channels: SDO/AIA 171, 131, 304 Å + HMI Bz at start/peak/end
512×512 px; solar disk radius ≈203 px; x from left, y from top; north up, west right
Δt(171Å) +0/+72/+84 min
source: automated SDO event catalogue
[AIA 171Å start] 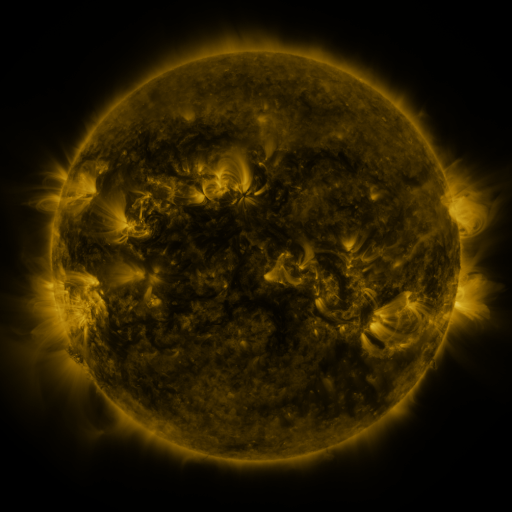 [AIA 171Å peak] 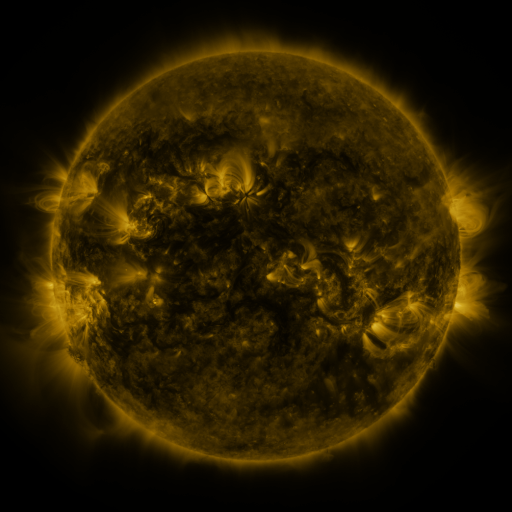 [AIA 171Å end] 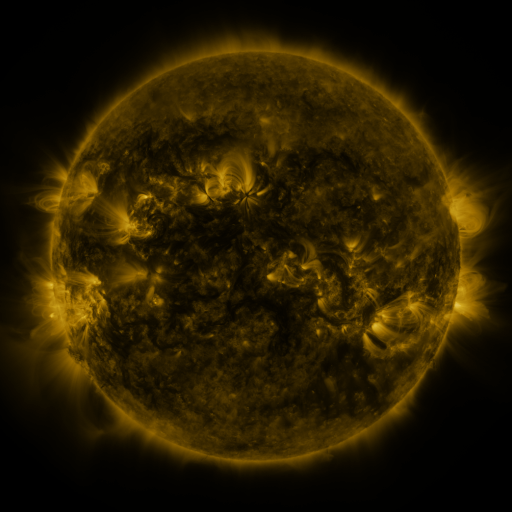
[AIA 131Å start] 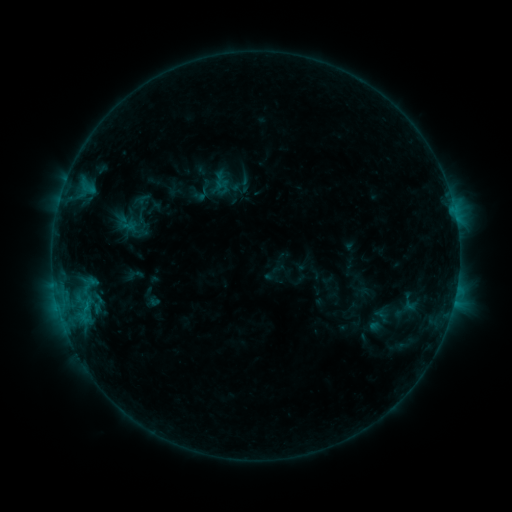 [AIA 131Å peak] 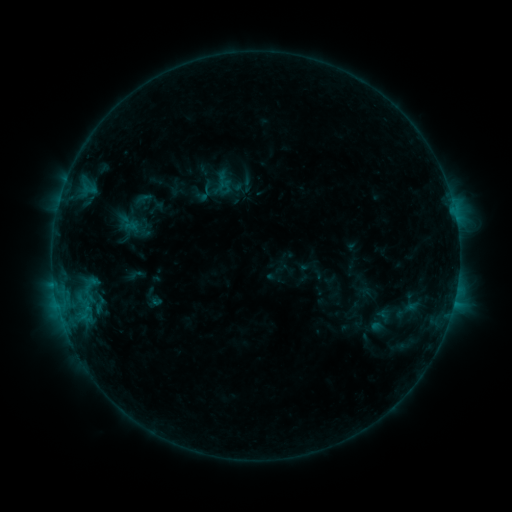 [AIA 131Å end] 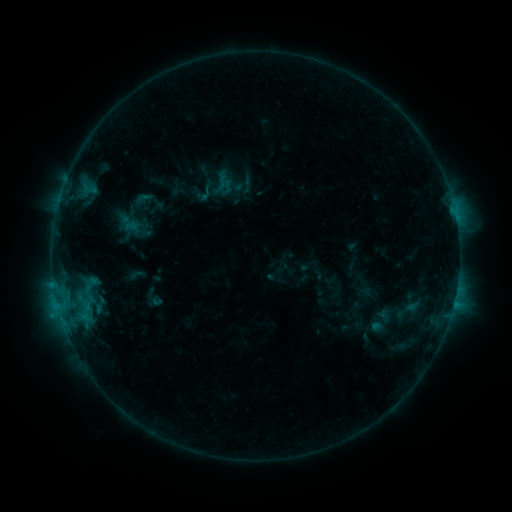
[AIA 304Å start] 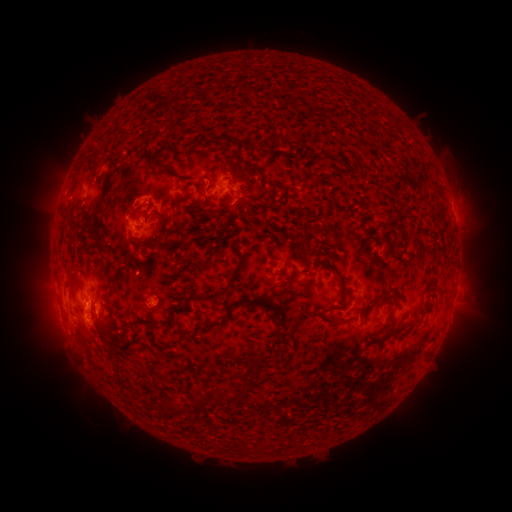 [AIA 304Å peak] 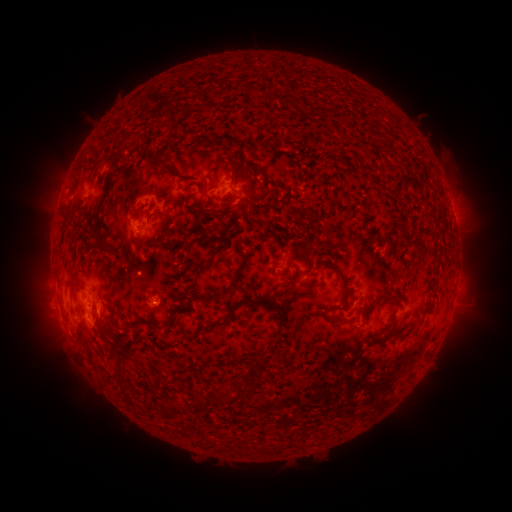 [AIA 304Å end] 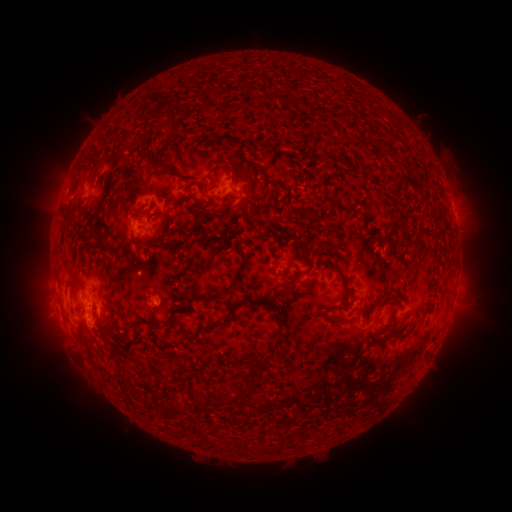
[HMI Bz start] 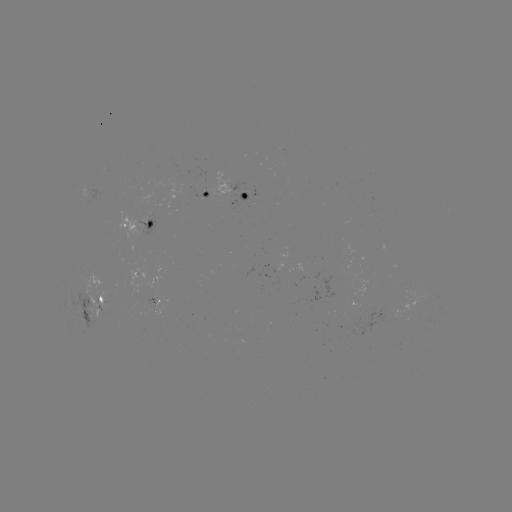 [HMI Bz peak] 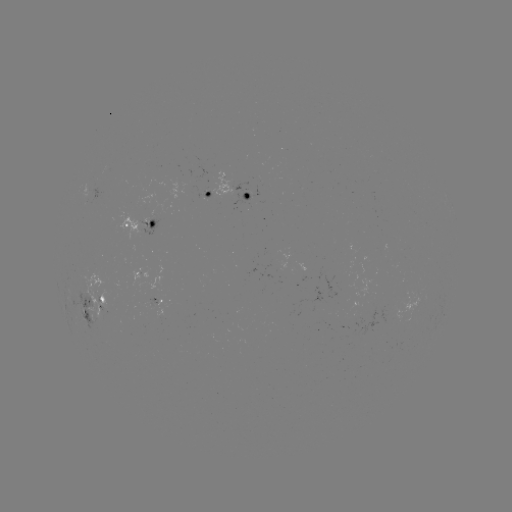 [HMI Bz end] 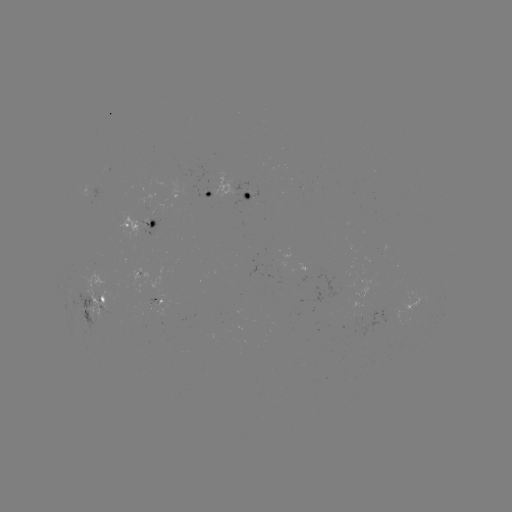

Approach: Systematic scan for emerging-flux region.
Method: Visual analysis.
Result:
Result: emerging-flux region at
□ □ □
=== EXERCISE ===
Among the entries above, which lines include "flux"? List them all.

=== SOLUTION TO THIS TASK ===
Approach: Systematic scan for emerging-flux region.
Result: emerging-flux region at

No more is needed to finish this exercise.